#### Excerpted text
Friday, September 3, 2010

New review of These Poems are Not Pink Clouds in The Raven Chronicles

Sometimes these roll in late. Here's a review from The Raven Chronicles which appears in print and can be purchased on their site. These Poems are Not Pink Clouds is also still available for $6 when you contact me.



These Poems Are Not
Pink Clouds

by Timothy Gager

PROPAGANDA PRESS
ORDER FROM: ALT-CURRENT.COM
2008, SADDLE-STAPLED, 43 PAGES, $6.00

REVIEWED BY K. ALMA PETERSON

Joni Mitchell’s classic “Both Sides Now” is playing in
the background of these poems, even to the angel
hair (in this case pasta) down the sink in the final poem,
“my dear god, we are all so small.” Enveloped between
the “Night In New York City” and “my dear god, we are
all so small,” these poems read like cuts from favorite
albums played on an ordinary afternoon. The tone is
intimate, as if the poems might not ever be heard. But
no matter: as the writer reacquaints himself with his
own story, we are drawn in on the parallel track of our
own familiarity.

#### What is asked
1. Copy out the Pink Clouds review post word for word, everything from "New review of" down to "you contact me.".
2. Based on the Pink Clouds review post, is each of these statements true? Answer yes or no for each, and quote the words from the post that settle it.
(a) The book is 43 pages long.
(b) Timothy Gager wrote the review.
(c) The angel hair in the final poem is pasta.
3. Extend the Pink Clouds review post, starting right after its last sentence.

#### Data lines
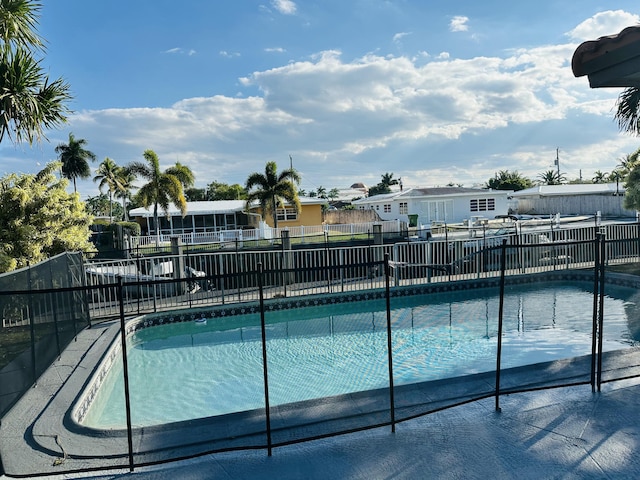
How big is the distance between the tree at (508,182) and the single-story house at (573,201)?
9590mm

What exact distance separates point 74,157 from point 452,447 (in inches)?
2202

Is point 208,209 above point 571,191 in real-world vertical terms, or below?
below

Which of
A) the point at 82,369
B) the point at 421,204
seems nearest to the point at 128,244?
the point at 82,369

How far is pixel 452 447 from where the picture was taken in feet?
12.7

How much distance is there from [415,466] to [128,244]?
63.9ft

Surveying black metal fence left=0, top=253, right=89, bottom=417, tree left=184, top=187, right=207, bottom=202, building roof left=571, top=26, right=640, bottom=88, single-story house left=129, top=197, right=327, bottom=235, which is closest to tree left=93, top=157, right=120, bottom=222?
tree left=184, top=187, right=207, bottom=202

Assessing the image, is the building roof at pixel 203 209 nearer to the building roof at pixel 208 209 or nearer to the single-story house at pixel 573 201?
the building roof at pixel 208 209

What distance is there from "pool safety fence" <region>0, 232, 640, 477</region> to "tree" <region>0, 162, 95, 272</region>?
1.03 meters

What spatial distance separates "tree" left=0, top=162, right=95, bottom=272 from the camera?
9570 millimetres

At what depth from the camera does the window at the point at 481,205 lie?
3659 cm

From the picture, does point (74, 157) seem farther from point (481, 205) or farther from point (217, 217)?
point (481, 205)

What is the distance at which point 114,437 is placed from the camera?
177 inches

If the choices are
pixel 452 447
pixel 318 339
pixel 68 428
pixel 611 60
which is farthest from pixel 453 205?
pixel 68 428

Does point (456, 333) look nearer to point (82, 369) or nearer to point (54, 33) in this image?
point (82, 369)
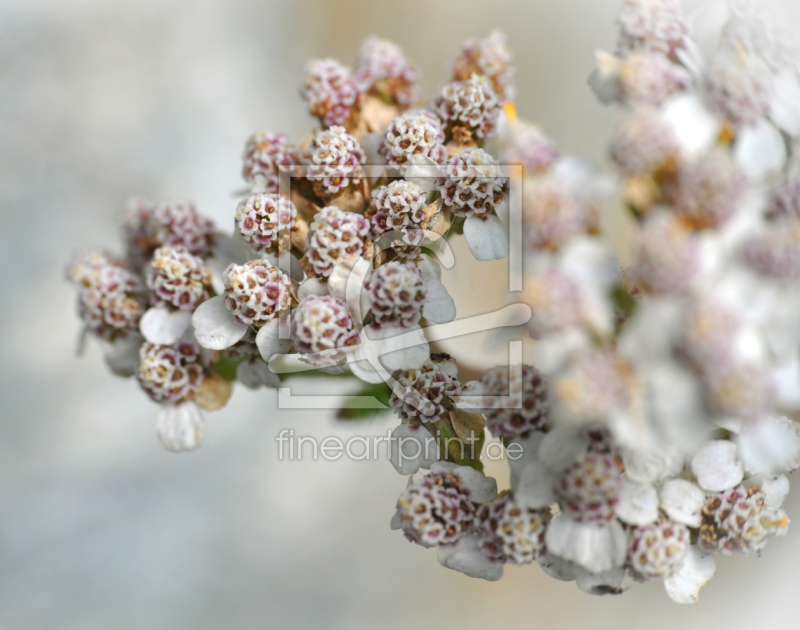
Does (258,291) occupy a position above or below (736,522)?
above

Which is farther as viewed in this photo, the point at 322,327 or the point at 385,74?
the point at 385,74

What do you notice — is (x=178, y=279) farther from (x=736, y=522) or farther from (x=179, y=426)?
(x=736, y=522)

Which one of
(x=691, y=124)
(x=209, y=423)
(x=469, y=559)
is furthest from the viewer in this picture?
(x=209, y=423)

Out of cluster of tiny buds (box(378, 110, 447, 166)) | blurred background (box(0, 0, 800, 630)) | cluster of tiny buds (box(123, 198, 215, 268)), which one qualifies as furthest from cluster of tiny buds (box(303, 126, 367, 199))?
blurred background (box(0, 0, 800, 630))

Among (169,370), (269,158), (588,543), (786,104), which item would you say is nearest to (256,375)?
(169,370)

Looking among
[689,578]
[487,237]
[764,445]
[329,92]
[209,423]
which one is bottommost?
[209,423]

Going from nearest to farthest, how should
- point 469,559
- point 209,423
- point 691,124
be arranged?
1. point 691,124
2. point 469,559
3. point 209,423

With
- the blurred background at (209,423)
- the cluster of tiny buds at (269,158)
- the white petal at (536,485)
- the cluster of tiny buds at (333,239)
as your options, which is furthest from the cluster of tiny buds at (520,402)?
the blurred background at (209,423)
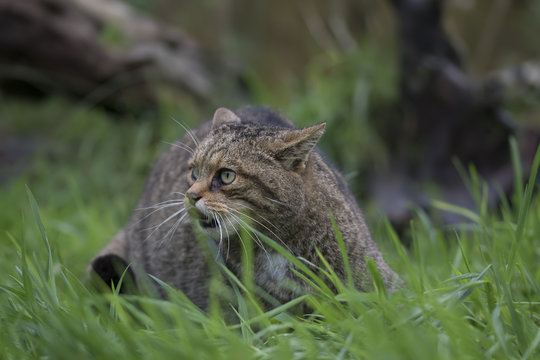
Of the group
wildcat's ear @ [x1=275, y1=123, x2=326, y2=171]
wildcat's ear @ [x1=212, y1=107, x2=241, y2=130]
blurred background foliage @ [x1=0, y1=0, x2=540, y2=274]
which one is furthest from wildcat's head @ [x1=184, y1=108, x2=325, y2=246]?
blurred background foliage @ [x1=0, y1=0, x2=540, y2=274]

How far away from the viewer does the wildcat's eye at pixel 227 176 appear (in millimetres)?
2541

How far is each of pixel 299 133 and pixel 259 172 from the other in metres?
0.27

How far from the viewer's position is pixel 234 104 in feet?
22.2

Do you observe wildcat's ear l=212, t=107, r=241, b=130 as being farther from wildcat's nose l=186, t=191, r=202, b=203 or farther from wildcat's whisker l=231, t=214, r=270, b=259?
wildcat's whisker l=231, t=214, r=270, b=259

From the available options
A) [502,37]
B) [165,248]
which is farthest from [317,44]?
[165,248]

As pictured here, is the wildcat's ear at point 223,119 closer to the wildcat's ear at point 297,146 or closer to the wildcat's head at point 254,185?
the wildcat's head at point 254,185

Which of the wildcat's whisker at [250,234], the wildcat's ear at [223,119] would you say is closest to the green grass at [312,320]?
the wildcat's whisker at [250,234]

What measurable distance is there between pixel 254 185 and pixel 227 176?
147 millimetres

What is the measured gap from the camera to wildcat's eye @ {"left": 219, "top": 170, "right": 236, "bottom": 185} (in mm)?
2541

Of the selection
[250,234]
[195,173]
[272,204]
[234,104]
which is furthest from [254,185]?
[234,104]

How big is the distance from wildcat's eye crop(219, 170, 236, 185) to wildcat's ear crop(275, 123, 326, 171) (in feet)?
0.76

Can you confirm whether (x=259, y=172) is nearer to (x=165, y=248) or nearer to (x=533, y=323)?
(x=165, y=248)

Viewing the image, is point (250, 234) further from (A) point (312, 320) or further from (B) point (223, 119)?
(B) point (223, 119)

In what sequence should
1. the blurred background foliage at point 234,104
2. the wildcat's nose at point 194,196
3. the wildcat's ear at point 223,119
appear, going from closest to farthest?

#### Responses to the tasks
1.
New review of These Poems are Not Pink Clouds in The Raven Chronicles

Sometimes these roll in late. Here's a review from The Raven Chronicles which appears in print and can be purchased on their site. These Poems are Not Pink Clouds is also still available for $6 when you contact me.

2.
(a) Yes: "43 PAGES"
(b) No: "REVIEWED BY K. ALMA PETERSON"
(c) Yes: "(in this case pasta)"

3.
The cover of Gager’s book is a photograph of pink
clouds we’ve all seen, sunrise and sunset.We may have
marveled at them the first time we saw them, but they
are far too familiar by now to bring out much of a response.
The book’s title seems both a disclaimer (none
of these poems is nearly as remarkable as a pink cloud)
and a declaration (these poems might very well be more
remarkable than pink clouds).The title also alludes to
the nagging question:What is a poem, anyway? If not
a pink cloud, what?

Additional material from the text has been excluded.